零零总总加在一起,装满了一个铁盒子,金额还不少呢,足有七百多块。
这可是一笔非常大的金额。
两人越数越开心,果然点钱是一件让人快乐的事情。
周卫国把钱盒子递给曾安蓉:“安蓉,明天我们去把钱存到你的银行存折里,然后去百货公司买辆自行车。”
“都给我?”曾安蓉看着他。
“以后家里的钱你来管噻。”周卫国起身,从旁边一个带锁的柜子里拿出来一本存折,递给曾安蓉:“这是我这些年存下来的津贴和工资,这次置办东西花了一些,还剩下一千六左右,也给你一起存。”
曾安蓉没接:“礼金我拿着,但你存折里的钱你自己拿着吧,男人身上得有点钱。”
“那不行,这家有女主人了,得把掌家大权移交到曾安蓉同志手里。”周卫国把存折往曾安蓉手上一放,温声道:“你看是直接拿着存折,还是明天去把钱取出来,存到你的存折上去。”
曾安蓉看着他,见他态度认真,脸上多了几分笑意,说道:“就放这张存折里吧,都一样的。”

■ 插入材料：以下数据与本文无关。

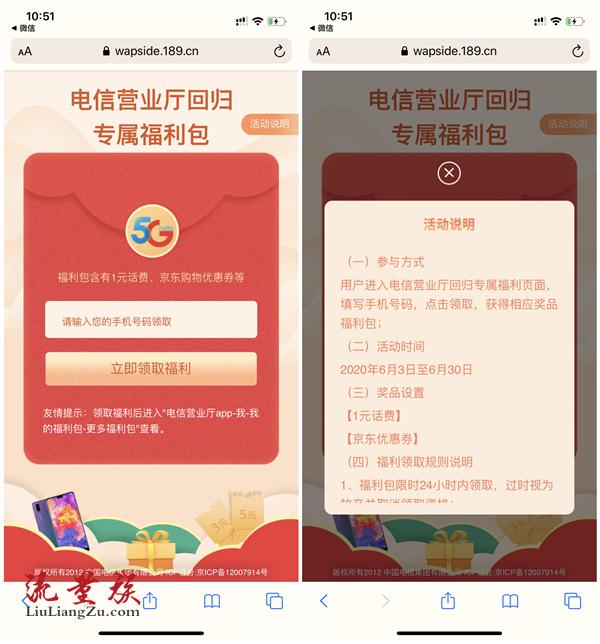 中国电信用户免费领取1元话费 仅限7天内未登录过掌上营业厅用户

“要得,都听你的。”周卫国点头,看着笑意盈盈的曾安蓉,有点看呆了。
曾安蓉被他盯得脸蛋微微泛红,目光想要闪躲,又想起来他们俩今天已经结婚,也跟着看了过去。
红烛微微跳动,气氛渐渐暧昧。
也不知谁先靠近的,两瓣红唇就这样凑到了一起,有些生涩的纠缠在一起,气息渐渐炽热。
“等一下,太亮了,我不好意思,把灯关了吧。”
“红烛好像不能灭……”
“那你先把手洗了吧,刚刚摸了钱,然后……床头有一盒计生用品。”
“好。”
“那你轻点。”
“嗯。”
“进来了吗?”
“我……好像结束了……”
“啊?”
“要不……再来一次吧?”
……
周砚也没想到,五点半跟章老三一同出现的,还有昨天刚结婚的曾安蓉和周卫国。
“耶?小曾,小叔,你们啷个来了呢?”周砚一脸疑惑。
曾安蓉红光满面,精神奕奕道:“师父,早上店里太忙了,我过来帮忙做包子,忙完了我跟卫国再去嘉州一趟刚好合适。”

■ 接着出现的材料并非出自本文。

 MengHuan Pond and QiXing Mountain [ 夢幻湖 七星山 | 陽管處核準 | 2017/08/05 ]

“对。”周卫国打着哈欠点头,精神明显要萎靡几分,估计平时不这么早起。
“忙得过来,你太操心了,完全不用担心的。”周砚有些无奈道,“不是给你放了一个星期的假嘛,你们可以找地方去耍一趟嘛。”
“等回去苏稽耍一天,明天我正常上班,后天我要请假一天回门,后边就正常上班了。”曾安蓉说道。

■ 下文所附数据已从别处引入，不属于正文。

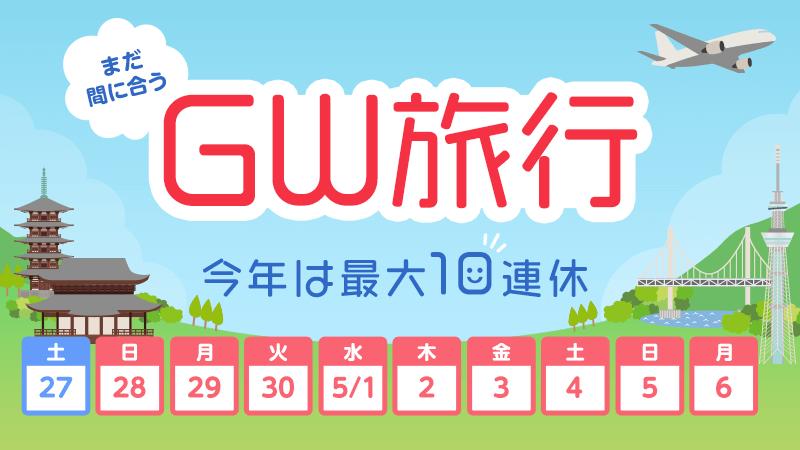 「GW旅行特集」開始しました!旅行予約もGetMoney!で♪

“曾姐,今年周二娃饭店的劳模必须是你!”阿伟凑过来,竖起大拇指道:“我已经退出竞争。”
“我也不争了。”小罗跟着道。
周砚虽然无奈,却也知道曾安蓉的性子,也就不再多说,转而跟周卫国道:“小叔,你自己拼两张长凳再眯会吧,看你一脸疲倦,昨晚没睡好啊?”
“哦……要得。”周卫国点头,略有点心虚。
赵铁英今天起得早,准备来帮忙做包子,下来瞧见在厨房忙活的曾安蓉愣了一下,惊讶道:“小曾,你啷个来了呢?哪有结婚第二天一早就来上班的哦?”
曾安蓉道:“四嫂,我跟卫国等会要去嘉州一趟,我就想着顺路,早点过来帮忙做包子。”
“你这也太着急了,我们能干得下来的。”赵铁英看了眼外边在两条长凳上躺平的周卫国,又把曾安蓉拉到旁边,上下打量了她一眼,小声道:“你方便不?刚破瓜还是要多休息,不能干重活,也不能使大力气。”
曾安蓉脸一红,声音比蚊子还小:“四嫂,我没事。”
“没事?”赵铁英有些疑惑,小声问道:“昨晚啥也没干啊?卫国可能不懂,但我跟你说了的嘛,没试试看啊?”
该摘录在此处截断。